GENEVA – Geneva Council for Human Rights and Justice GCHRJ called on the French government to respect the escalating popular protests in the country and to respond to its demands and allow people to have the right to demonstrate peacefully as guaranteed by international law.
On Saturday, thousands of so-called Yellow Jackets, named for the fluorescent road-safety vests that all French drivers must carry in their vehicles, converged on Paris for a second weekend to protest a rise in fuel taxes and to express general discontent with the fiscal burden in one of the most highly taxed states in Europe, where taxes represent over 45 percent of G.D.P.
GCHRJ expressed its concern over the inflexibility of the French President Emmanuel Macaron’s government to respond to the demands of the “yellow jackets” in protest against rising prices and to meet popular demands.
The Human Rights Council highlighted the toll of two dead and 620 civilians and 136 members of the security forces injured since the start of the protests, which started mainly to protest against the high price of fuel, but quickly widened to include the tax system as a whole and the decline in purchasing power and turned into a non-political wave with divergent trends and demands fall within the context of the French tradition of tax protests.
The move, which brings together Frenchmen from all political trends and social strata, denounces gasoline prices, rising taxes and low pensions, largely reflecting a major protest, the decline in purchasing power.
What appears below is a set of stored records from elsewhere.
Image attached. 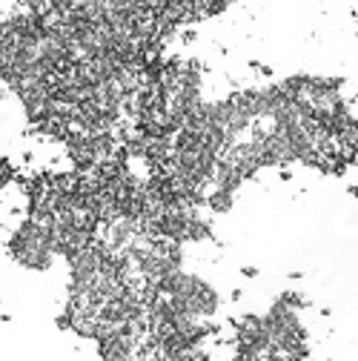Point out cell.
<instances>
[{
	"label": "cell",
	"mask_w": 358,
	"mask_h": 361,
	"mask_svg": "<svg viewBox=\"0 0 358 361\" xmlns=\"http://www.w3.org/2000/svg\"><path fill=\"white\" fill-rule=\"evenodd\" d=\"M6 252L14 264L32 269V272H46L55 264V249L49 238V227L23 218L9 238H6Z\"/></svg>",
	"instance_id": "6da1fadb"
},
{
	"label": "cell",
	"mask_w": 358,
	"mask_h": 361,
	"mask_svg": "<svg viewBox=\"0 0 358 361\" xmlns=\"http://www.w3.org/2000/svg\"><path fill=\"white\" fill-rule=\"evenodd\" d=\"M204 207H207V210H212V212H218V215H224V212H230L232 207H235V192H230V189H221V187L207 189Z\"/></svg>",
	"instance_id": "7a4b0ae2"
},
{
	"label": "cell",
	"mask_w": 358,
	"mask_h": 361,
	"mask_svg": "<svg viewBox=\"0 0 358 361\" xmlns=\"http://www.w3.org/2000/svg\"><path fill=\"white\" fill-rule=\"evenodd\" d=\"M275 301L284 304V307H289V310H295V313H301V310H307V307H310V298H307L304 292H298V290H284Z\"/></svg>",
	"instance_id": "3957f363"
},
{
	"label": "cell",
	"mask_w": 358,
	"mask_h": 361,
	"mask_svg": "<svg viewBox=\"0 0 358 361\" xmlns=\"http://www.w3.org/2000/svg\"><path fill=\"white\" fill-rule=\"evenodd\" d=\"M14 175H17L14 163L9 161V158H3V155H0V192H3V189H6L14 181Z\"/></svg>",
	"instance_id": "277c9868"
},
{
	"label": "cell",
	"mask_w": 358,
	"mask_h": 361,
	"mask_svg": "<svg viewBox=\"0 0 358 361\" xmlns=\"http://www.w3.org/2000/svg\"><path fill=\"white\" fill-rule=\"evenodd\" d=\"M241 275L243 278H255L258 275V267H241Z\"/></svg>",
	"instance_id": "5b68a950"
},
{
	"label": "cell",
	"mask_w": 358,
	"mask_h": 361,
	"mask_svg": "<svg viewBox=\"0 0 358 361\" xmlns=\"http://www.w3.org/2000/svg\"><path fill=\"white\" fill-rule=\"evenodd\" d=\"M347 195H350V198H358V184H350V187H347Z\"/></svg>",
	"instance_id": "8992f818"
},
{
	"label": "cell",
	"mask_w": 358,
	"mask_h": 361,
	"mask_svg": "<svg viewBox=\"0 0 358 361\" xmlns=\"http://www.w3.org/2000/svg\"><path fill=\"white\" fill-rule=\"evenodd\" d=\"M278 178H281V181H292V172H289V169H281V172H278Z\"/></svg>",
	"instance_id": "52a82bcc"
},
{
	"label": "cell",
	"mask_w": 358,
	"mask_h": 361,
	"mask_svg": "<svg viewBox=\"0 0 358 361\" xmlns=\"http://www.w3.org/2000/svg\"><path fill=\"white\" fill-rule=\"evenodd\" d=\"M230 298H232V301H241V298H243V290H232Z\"/></svg>",
	"instance_id": "ba28073f"
}]
</instances>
Which is confirmed by a study conducted by the “French Observatory of economic conditions,” indicating that the annual income of French families fell by 440 euros between 2008 and 2016.
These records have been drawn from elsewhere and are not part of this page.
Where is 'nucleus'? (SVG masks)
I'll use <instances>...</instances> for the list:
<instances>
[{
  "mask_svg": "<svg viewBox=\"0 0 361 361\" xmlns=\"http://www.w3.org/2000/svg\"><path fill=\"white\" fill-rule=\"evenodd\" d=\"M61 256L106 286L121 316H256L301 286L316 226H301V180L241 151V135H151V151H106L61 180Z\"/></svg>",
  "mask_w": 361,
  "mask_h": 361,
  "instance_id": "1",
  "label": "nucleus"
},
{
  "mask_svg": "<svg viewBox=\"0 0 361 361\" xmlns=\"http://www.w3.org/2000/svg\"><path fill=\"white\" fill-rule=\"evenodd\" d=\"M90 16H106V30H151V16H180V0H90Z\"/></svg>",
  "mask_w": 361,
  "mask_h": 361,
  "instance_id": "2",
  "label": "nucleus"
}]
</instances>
Geneva Council for Human Rights and Justice criticized the use of tear gas and water cannons in Paris by police to disperse demonstrators in the Yellow Jackets movement.
It stressed the responsibility of the French legal government to stay away from politicizing popular demonstrations and trying to change its objectives under security arguments and to act immediately to respond to the demands of protesters and support their peaceful movement.
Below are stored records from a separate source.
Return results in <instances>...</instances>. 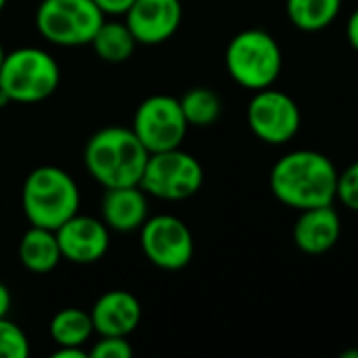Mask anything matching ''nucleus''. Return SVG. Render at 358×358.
Returning a JSON list of instances; mask_svg holds the SVG:
<instances>
[{
	"instance_id": "f257e3e1",
	"label": "nucleus",
	"mask_w": 358,
	"mask_h": 358,
	"mask_svg": "<svg viewBox=\"0 0 358 358\" xmlns=\"http://www.w3.org/2000/svg\"><path fill=\"white\" fill-rule=\"evenodd\" d=\"M338 168L319 151L298 149L285 153L271 170V191L287 208L298 212L334 206L338 191Z\"/></svg>"
},
{
	"instance_id": "f03ea898",
	"label": "nucleus",
	"mask_w": 358,
	"mask_h": 358,
	"mask_svg": "<svg viewBox=\"0 0 358 358\" xmlns=\"http://www.w3.org/2000/svg\"><path fill=\"white\" fill-rule=\"evenodd\" d=\"M149 155L132 128L107 126L88 138L84 166L105 189L132 187L141 182Z\"/></svg>"
},
{
	"instance_id": "7ed1b4c3",
	"label": "nucleus",
	"mask_w": 358,
	"mask_h": 358,
	"mask_svg": "<svg viewBox=\"0 0 358 358\" xmlns=\"http://www.w3.org/2000/svg\"><path fill=\"white\" fill-rule=\"evenodd\" d=\"M21 203L29 224L57 231L65 220L78 214L80 189L65 170L57 166H40L27 174Z\"/></svg>"
},
{
	"instance_id": "20e7f679",
	"label": "nucleus",
	"mask_w": 358,
	"mask_h": 358,
	"mask_svg": "<svg viewBox=\"0 0 358 358\" xmlns=\"http://www.w3.org/2000/svg\"><path fill=\"white\" fill-rule=\"evenodd\" d=\"M229 76L248 90L271 88L281 76L283 55L279 42L264 29H243L227 46Z\"/></svg>"
},
{
	"instance_id": "39448f33",
	"label": "nucleus",
	"mask_w": 358,
	"mask_h": 358,
	"mask_svg": "<svg viewBox=\"0 0 358 358\" xmlns=\"http://www.w3.org/2000/svg\"><path fill=\"white\" fill-rule=\"evenodd\" d=\"M61 82L57 61L42 48L21 46L6 52L0 67V90L13 103H40L48 99Z\"/></svg>"
},
{
	"instance_id": "423d86ee",
	"label": "nucleus",
	"mask_w": 358,
	"mask_h": 358,
	"mask_svg": "<svg viewBox=\"0 0 358 358\" xmlns=\"http://www.w3.org/2000/svg\"><path fill=\"white\" fill-rule=\"evenodd\" d=\"M105 13L94 0H42L36 10V27L57 46L90 44L103 25Z\"/></svg>"
},
{
	"instance_id": "0eeeda50",
	"label": "nucleus",
	"mask_w": 358,
	"mask_h": 358,
	"mask_svg": "<svg viewBox=\"0 0 358 358\" xmlns=\"http://www.w3.org/2000/svg\"><path fill=\"white\" fill-rule=\"evenodd\" d=\"M203 185V168L180 147L151 153L138 187L157 199L182 201L193 197Z\"/></svg>"
},
{
	"instance_id": "6e6552de",
	"label": "nucleus",
	"mask_w": 358,
	"mask_h": 358,
	"mask_svg": "<svg viewBox=\"0 0 358 358\" xmlns=\"http://www.w3.org/2000/svg\"><path fill=\"white\" fill-rule=\"evenodd\" d=\"M132 130L149 153H159L180 147L189 124L176 96L153 94L136 107Z\"/></svg>"
},
{
	"instance_id": "1a4fd4ad",
	"label": "nucleus",
	"mask_w": 358,
	"mask_h": 358,
	"mask_svg": "<svg viewBox=\"0 0 358 358\" xmlns=\"http://www.w3.org/2000/svg\"><path fill=\"white\" fill-rule=\"evenodd\" d=\"M138 231L143 254L157 268L180 271L193 260V235L180 218L157 214L147 218Z\"/></svg>"
},
{
	"instance_id": "9d476101",
	"label": "nucleus",
	"mask_w": 358,
	"mask_h": 358,
	"mask_svg": "<svg viewBox=\"0 0 358 358\" xmlns=\"http://www.w3.org/2000/svg\"><path fill=\"white\" fill-rule=\"evenodd\" d=\"M248 124L256 138L268 145L289 143L302 124L298 103L283 90L262 88L256 90L248 105Z\"/></svg>"
},
{
	"instance_id": "9b49d317",
	"label": "nucleus",
	"mask_w": 358,
	"mask_h": 358,
	"mask_svg": "<svg viewBox=\"0 0 358 358\" xmlns=\"http://www.w3.org/2000/svg\"><path fill=\"white\" fill-rule=\"evenodd\" d=\"M182 23L180 0H134L126 10V25L138 44L153 46L170 40Z\"/></svg>"
},
{
	"instance_id": "f8f14e48",
	"label": "nucleus",
	"mask_w": 358,
	"mask_h": 358,
	"mask_svg": "<svg viewBox=\"0 0 358 358\" xmlns=\"http://www.w3.org/2000/svg\"><path fill=\"white\" fill-rule=\"evenodd\" d=\"M55 233L63 258L73 264H94L109 250V227L94 216L73 214Z\"/></svg>"
},
{
	"instance_id": "ddd939ff",
	"label": "nucleus",
	"mask_w": 358,
	"mask_h": 358,
	"mask_svg": "<svg viewBox=\"0 0 358 358\" xmlns=\"http://www.w3.org/2000/svg\"><path fill=\"white\" fill-rule=\"evenodd\" d=\"M342 235V222L334 206L302 210L294 224V243L302 254H327Z\"/></svg>"
},
{
	"instance_id": "4468645a",
	"label": "nucleus",
	"mask_w": 358,
	"mask_h": 358,
	"mask_svg": "<svg viewBox=\"0 0 358 358\" xmlns=\"http://www.w3.org/2000/svg\"><path fill=\"white\" fill-rule=\"evenodd\" d=\"M141 315V302L134 298V294L124 289H111L103 294L90 310L94 334L122 338H128L138 327Z\"/></svg>"
},
{
	"instance_id": "2eb2a0df",
	"label": "nucleus",
	"mask_w": 358,
	"mask_h": 358,
	"mask_svg": "<svg viewBox=\"0 0 358 358\" xmlns=\"http://www.w3.org/2000/svg\"><path fill=\"white\" fill-rule=\"evenodd\" d=\"M101 216L111 231L117 233L138 231L149 218L147 193L138 185L105 189V195L101 199Z\"/></svg>"
},
{
	"instance_id": "dca6fc26",
	"label": "nucleus",
	"mask_w": 358,
	"mask_h": 358,
	"mask_svg": "<svg viewBox=\"0 0 358 358\" xmlns=\"http://www.w3.org/2000/svg\"><path fill=\"white\" fill-rule=\"evenodd\" d=\"M63 254L59 248L57 233L44 227H29L19 241L21 264L36 275H46L57 268Z\"/></svg>"
},
{
	"instance_id": "f3484780",
	"label": "nucleus",
	"mask_w": 358,
	"mask_h": 358,
	"mask_svg": "<svg viewBox=\"0 0 358 358\" xmlns=\"http://www.w3.org/2000/svg\"><path fill=\"white\" fill-rule=\"evenodd\" d=\"M136 38L130 31V27L120 21H103V25L96 29L90 46L94 52L107 61V63H124L128 61L136 50Z\"/></svg>"
},
{
	"instance_id": "a211bd4d",
	"label": "nucleus",
	"mask_w": 358,
	"mask_h": 358,
	"mask_svg": "<svg viewBox=\"0 0 358 358\" xmlns=\"http://www.w3.org/2000/svg\"><path fill=\"white\" fill-rule=\"evenodd\" d=\"M289 21L302 31L327 29L342 10V0H287Z\"/></svg>"
},
{
	"instance_id": "6ab92c4d",
	"label": "nucleus",
	"mask_w": 358,
	"mask_h": 358,
	"mask_svg": "<svg viewBox=\"0 0 358 358\" xmlns=\"http://www.w3.org/2000/svg\"><path fill=\"white\" fill-rule=\"evenodd\" d=\"M178 101L189 126L208 128L216 124L222 113V99L218 96L216 90L208 86H195L187 90Z\"/></svg>"
},
{
	"instance_id": "aec40b11",
	"label": "nucleus",
	"mask_w": 358,
	"mask_h": 358,
	"mask_svg": "<svg viewBox=\"0 0 358 358\" xmlns=\"http://www.w3.org/2000/svg\"><path fill=\"white\" fill-rule=\"evenodd\" d=\"M94 334L90 313L80 308H63L50 321V338L57 346H84Z\"/></svg>"
},
{
	"instance_id": "412c9836",
	"label": "nucleus",
	"mask_w": 358,
	"mask_h": 358,
	"mask_svg": "<svg viewBox=\"0 0 358 358\" xmlns=\"http://www.w3.org/2000/svg\"><path fill=\"white\" fill-rule=\"evenodd\" d=\"M29 355V342L19 325L0 319V358H25Z\"/></svg>"
},
{
	"instance_id": "4be33fe9",
	"label": "nucleus",
	"mask_w": 358,
	"mask_h": 358,
	"mask_svg": "<svg viewBox=\"0 0 358 358\" xmlns=\"http://www.w3.org/2000/svg\"><path fill=\"white\" fill-rule=\"evenodd\" d=\"M336 199H340L348 210L358 212V162L350 164L344 172L338 174Z\"/></svg>"
},
{
	"instance_id": "5701e85b",
	"label": "nucleus",
	"mask_w": 358,
	"mask_h": 358,
	"mask_svg": "<svg viewBox=\"0 0 358 358\" xmlns=\"http://www.w3.org/2000/svg\"><path fill=\"white\" fill-rule=\"evenodd\" d=\"M132 346L128 338L122 336H101L99 342L88 350L90 358H130L132 357Z\"/></svg>"
},
{
	"instance_id": "b1692460",
	"label": "nucleus",
	"mask_w": 358,
	"mask_h": 358,
	"mask_svg": "<svg viewBox=\"0 0 358 358\" xmlns=\"http://www.w3.org/2000/svg\"><path fill=\"white\" fill-rule=\"evenodd\" d=\"M94 4L105 15H126V10L134 4V0H94Z\"/></svg>"
},
{
	"instance_id": "393cba45",
	"label": "nucleus",
	"mask_w": 358,
	"mask_h": 358,
	"mask_svg": "<svg viewBox=\"0 0 358 358\" xmlns=\"http://www.w3.org/2000/svg\"><path fill=\"white\" fill-rule=\"evenodd\" d=\"M346 36H348V42L350 46L358 52V8H355L346 21Z\"/></svg>"
},
{
	"instance_id": "a878e982",
	"label": "nucleus",
	"mask_w": 358,
	"mask_h": 358,
	"mask_svg": "<svg viewBox=\"0 0 358 358\" xmlns=\"http://www.w3.org/2000/svg\"><path fill=\"white\" fill-rule=\"evenodd\" d=\"M55 358H88V352L82 346H59L55 352Z\"/></svg>"
},
{
	"instance_id": "bb28decb",
	"label": "nucleus",
	"mask_w": 358,
	"mask_h": 358,
	"mask_svg": "<svg viewBox=\"0 0 358 358\" xmlns=\"http://www.w3.org/2000/svg\"><path fill=\"white\" fill-rule=\"evenodd\" d=\"M10 310V292L4 283H0V319L6 317Z\"/></svg>"
},
{
	"instance_id": "cd10ccee",
	"label": "nucleus",
	"mask_w": 358,
	"mask_h": 358,
	"mask_svg": "<svg viewBox=\"0 0 358 358\" xmlns=\"http://www.w3.org/2000/svg\"><path fill=\"white\" fill-rule=\"evenodd\" d=\"M10 103H13V101L8 99V94H6L4 90H0V109L6 107V105H10Z\"/></svg>"
},
{
	"instance_id": "c85d7f7f",
	"label": "nucleus",
	"mask_w": 358,
	"mask_h": 358,
	"mask_svg": "<svg viewBox=\"0 0 358 358\" xmlns=\"http://www.w3.org/2000/svg\"><path fill=\"white\" fill-rule=\"evenodd\" d=\"M4 57H6V50H4V46H2V42H0V67H2V61H4Z\"/></svg>"
},
{
	"instance_id": "c756f323",
	"label": "nucleus",
	"mask_w": 358,
	"mask_h": 358,
	"mask_svg": "<svg viewBox=\"0 0 358 358\" xmlns=\"http://www.w3.org/2000/svg\"><path fill=\"white\" fill-rule=\"evenodd\" d=\"M6 2H8V0H0V13H2V8L6 6Z\"/></svg>"
}]
</instances>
The council noted that the “yellow jackets” movement, which managed to collect more than 270 thousand people last Saturday without having a political or union leader, opens a new chapter in France’s long history in the tax protests.
GCHRJ considered that this new popular rule falls within the context of a tradition of spontaneous rebellion against government policies, which requires the French government to work hard to respond to the demands of the protests and not to try to silence them.